Table 1 Comparison of the expected time complexity for Algorithm 1

Second, we consider another variant where the tame set is fixed and the wild set is varying. The intuition about this variant is as follows. The average running time of the Gaudry–Schost algorithm is badly affected by the cases where the solution to the DLP instance is near the edges of the tame set. These instances lead to the worst case running time. So the idea of Sect. 4 of the paper is to study a variant that increases the proportion of instances where the algorithm behaves like the best case, and reduces the proportion of instances that are “edge" cases. Taking a very small wild set allows to do this. Specifically, the size of the wild set is set to be \(\alpha N\), where \(0<\alpha \le 1\) is a constant. And the average complexity under certain heuristic assumptions is \(((3-2\sqrt{2})\alpha +1)\sqrt{\pi N}\). Taking \(\alpha \) close to zero (and large enough N that the boundary effects do not cause difficulties) leads to an algorithm with running time close to \(\sqrt{\pi N}\). As shown by Galbraith and Holmes [10], one would not expect to beat \(\sqrt{\pi N}\) using an algorithm with two sets (one tame and one wild). The only known way to beat this bound is to use more than 2 types of walk, as was done by Galbraith–Pollard–Ruprai [12] and Bernstein–Lange [1]. Hence the algorithm in the paper should be essentially optimal for any algorithm based on two sets and without using inversion in the group.

The comparison of expected time complexity is summarized in Table 2.
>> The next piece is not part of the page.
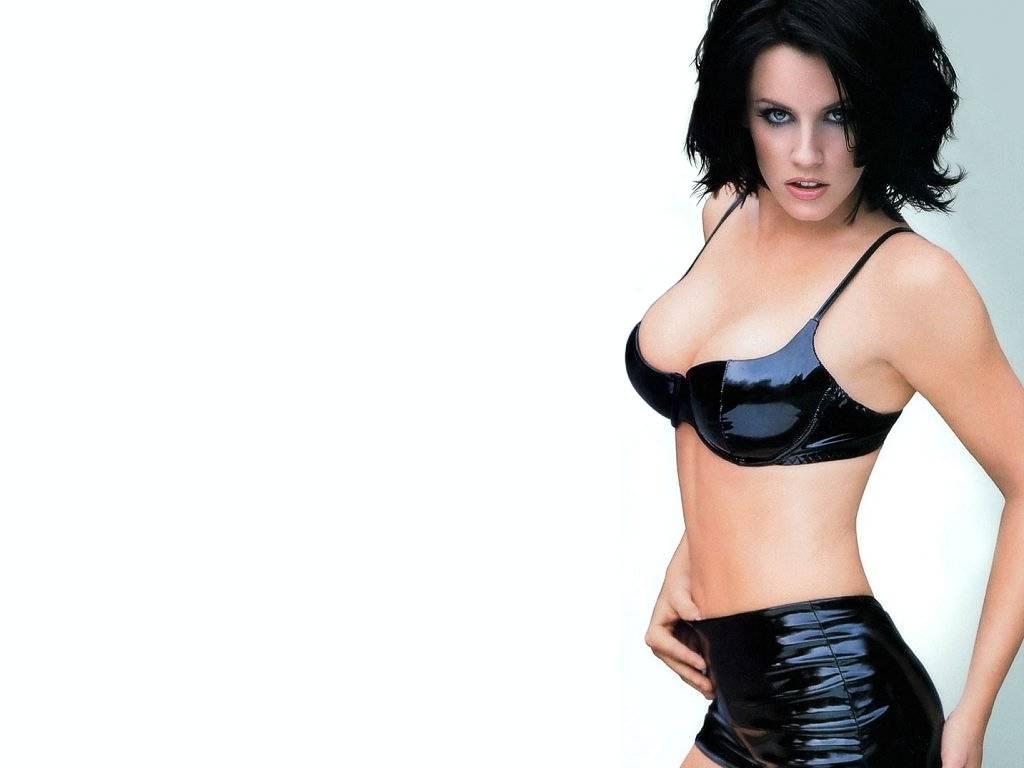 http://4.bp.blogspot.com/-sM0EtN8cv1o/T8B5ITim9dI/AAAAAAAABos/uptlaIx7u-g/s1600/jenny-mccarthy-bikini-wallpapers-+%2810%29.jpg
Table 2 Comparison of the expected time complexity for Algorithm 2

In summary, the variants of this work perform better for higher dimensional case in average case. Note that the algorithm of [12] is still the-state-of-art in the 1-dimensional case.

Paper organization The rest of the paper is organized as follows. In Sect. 2, we briefly recall the Gaudry–Schost algorithm and the Galbraith–Ruprai algorithm. In Sect. 3, we describe our first improvement which adjusts both the tame and wild sets. In Sect. 4, we propose another improvement that keeps the tame region and adjusts the wild region. In Sect. 5, we conclude the paper.

2 Preliminary

Denote [0, N] the set of \(\{0,\ldots ,N\}\), and \(\# A\) the number of the set A.

2.1 The Gaudry–Schost algorithm

The basic idea of the Gaudry–Schost algorithm [14] is as follows. There are two subsets of the group, one is called “tame set” and the other is called “wild set”. The algorithm runs pseudorandom walks alternatively in these two sets. Once a collision of walks between two different types is found, the discrete logarithm problem instance is solved. To reduce the space overhead, the algorithm uses the distinguished points which are stored in an easy-searched structure such as a binary tree.

In the original Gaudry–Schost algorithm, the tame set and wild set are defined as follows.

Definition 2

Let the notation be as the Definition 1 and assume that \( h = g_1^{a_1}g_2^{a_2}\ldots g_d^{a_d}\). Define the tame set T and the wild set W.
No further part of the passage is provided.